Lost in the news of pre-primary charades, derailed trains, Scooby-Doo Hillary vans and ISIS attacks, Obamacare continues to slouch its way along the same inevitable trajectory as most top-down government monstrosities. (Speaking of derailed trains … )
Last week, the Hawaii Health Connector released a plan to shut down the state health care exchange after the federal government restricted grant money to the state because it was not compliant with Obamacare, despite having spent over $205 million from taxpayers.
This isn’t the first time Hawaii has failed in its efforts to implement government health care. The state attempted to provide health care for children in 2008 and had to close the program down after only seven months.
Nor is it the first state to close an exchange. Oregon shut down its exchange and merged with the federal Healthcare.gov program after having spent $303 million on a system that never enrolled a single customer.
The Affordable Care Act was written under the assumption that most states would set up their own insurance marketplaces, or exchanges. Only 14 states have done so. With Oregon and Hawaii gone, 12 are left. And most of those do not look much better.

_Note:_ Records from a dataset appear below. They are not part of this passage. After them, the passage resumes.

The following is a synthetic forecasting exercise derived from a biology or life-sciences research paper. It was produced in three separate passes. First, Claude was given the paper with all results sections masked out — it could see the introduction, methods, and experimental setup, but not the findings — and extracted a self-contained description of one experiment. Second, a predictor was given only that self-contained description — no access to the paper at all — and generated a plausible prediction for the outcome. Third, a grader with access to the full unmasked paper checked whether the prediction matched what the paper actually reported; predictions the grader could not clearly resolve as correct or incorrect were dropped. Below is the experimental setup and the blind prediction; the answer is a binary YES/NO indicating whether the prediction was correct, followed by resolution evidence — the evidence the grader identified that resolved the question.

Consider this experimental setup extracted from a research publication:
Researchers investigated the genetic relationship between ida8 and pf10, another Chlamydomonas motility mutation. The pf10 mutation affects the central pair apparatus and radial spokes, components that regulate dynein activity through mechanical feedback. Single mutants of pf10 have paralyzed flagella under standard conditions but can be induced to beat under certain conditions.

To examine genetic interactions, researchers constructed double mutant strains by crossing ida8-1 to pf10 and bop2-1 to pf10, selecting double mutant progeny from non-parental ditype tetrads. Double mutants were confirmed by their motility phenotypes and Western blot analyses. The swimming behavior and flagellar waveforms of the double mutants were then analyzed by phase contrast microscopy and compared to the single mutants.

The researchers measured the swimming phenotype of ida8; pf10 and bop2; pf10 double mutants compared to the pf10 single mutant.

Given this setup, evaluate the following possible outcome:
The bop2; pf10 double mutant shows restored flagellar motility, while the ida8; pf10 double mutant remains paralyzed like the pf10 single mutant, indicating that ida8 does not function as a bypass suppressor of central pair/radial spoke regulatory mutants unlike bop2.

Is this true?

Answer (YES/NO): NO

Maryland struggled to launch an exchange and is looking to purchase Connecticut’s system (one of the few success stories). Rhode Island admittedly does not have the funds to pay the expected costs. Vermont was facing a $20 million shortfall at the end of 2014. The Kentucky Health Cooperative had to get a $65 million emergency loan from the federal government at the close of 2014 to stay afloat; it has now borrowed over $146 million. “Covered California” is running an $80 million budget deficit this year, and its director has expressed concerns about its “long-term sustainability.”
Massachusetts -- which had a government-provided health care system before the PPACA was passed -- gives a better sense of the future. Launched in 2006, by 2010 the state was facing cost increases approaching 10 percent a year. State government responded by imposing price caps, costing the five largest insurance providers $116 million, and throwing their ongoing financial viability into question. Today, the state has some of the highest insurance premiums and longest waits in the country. It, too, has scrapped its own exchange.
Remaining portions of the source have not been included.